YOUR ASSIGNMENT - In the Eurovision presentation text below, repeat everything from "The contest this" down to "each competing country.", swapping "purple" for "orange".

EXTRACTED TEXT -
╭──

This section looks at the Eurovision Song Contest from a presentational point of view - logos, graphics, captions, postcards, scoreboards etc. On this page we look at 1990-1996; the other pages in this section cover 1956-1966, 1967-1975, 1976-1982, 1983-1989, 1997-2001, 2002-2005, 2006-2009, 2010-2013, 2014-2017 and 2018.
If you're more interested in the music, click here for our reviews of the contests from 1990-1996.
Eurovision 1990 was held at the Vatroslav Lisinski Hall in Zagreb, and started with a very curious reinterpretation of the Eurovision symbol!
The contest this year had its own mascot, Eurocat, created by Croatian animator Josko Marusic. The cheeky purple cat briefly appeared at the start of the contest as the presenters Helga Vlahovic and Oliver Mlakar arrived on the stage, and then appeared at the start and end of each postcard. The postcards themselves were produced to tie in with the European Year of Tourism, and comprised of fairly bland scenes of each competing country.
Unlike the previous five years, the presenters did not appear on screen to introduce each song.
The chaotic 1991 contest came from Cinecitta Studio 15, Rome, having been moved at short notice from San Remo due to the ongoing tensions in Yugoslavia. The presenters were both of Italy's previous winners, Gigliola Cinquetti and Toto Cutugno, who presented the show mostly in Italian, when it should have been in English and/or French, the official languages of the EBU.
For the postcards, each competing artist was depicted with an Italian landmark which was supposedly intended to 'represent their personality'. This was accompanied by the performer singing an Italian song - the UK's Samantha Janus sang 'Ricordati di me' by Antonello Venditti.
The scoreboard was one of the least-seen in Eurovision history - rather than letting the viewer keep track of the scores, the director preferred to show us the presenters, the green room, the audience, the commentators, and even EBU scrutineer Frank Naef who, in his penultimate year in the role, was forced to step in to assist with announcing the points as the voting process descended into shambles.
Eurovision 1992 was presented from Malmo by Lydia Cappolicchio and Harald Treutiger.

╰──

DATASET SECTION -
╭──

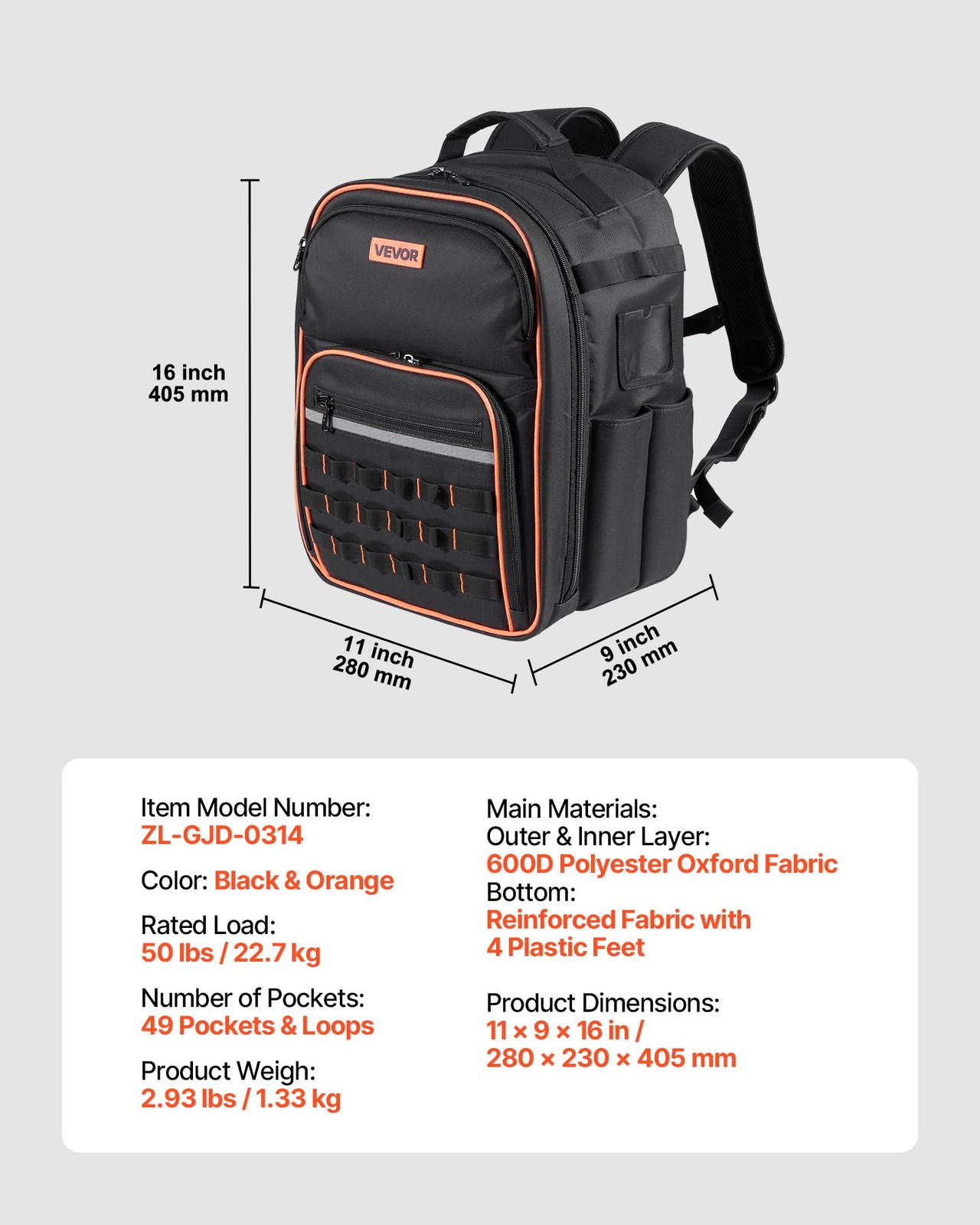VEVOR Tool Backpack, 49 Pockets, Heavyduty Tools Storage Organizer Work Bags …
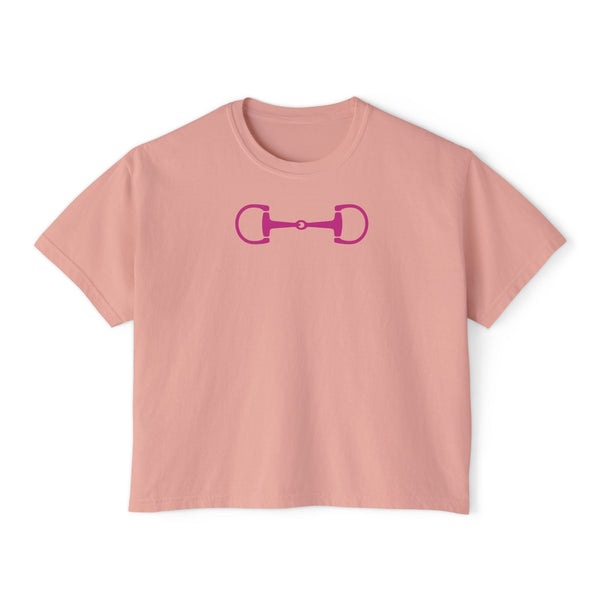 Hot pink boxy fit equestrian t shirt with horsebit graphic on soft cotton fabric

╰──

RESPONSE TO THE EXERCISE -
The contest this year had its own mascot, Eurocat, created by Croatian animator Josko Marusic. The cheeky orange cat briefly appeared at the start of the contest as the presenters Helga Vlahovic and Oliver Mlakar arrived on the stage, and then appeared at the start and end of each postcard. The postcards themselves were produced to tie in with the European Year of Tourism, and comprised of fairly bland scenes of each competing country.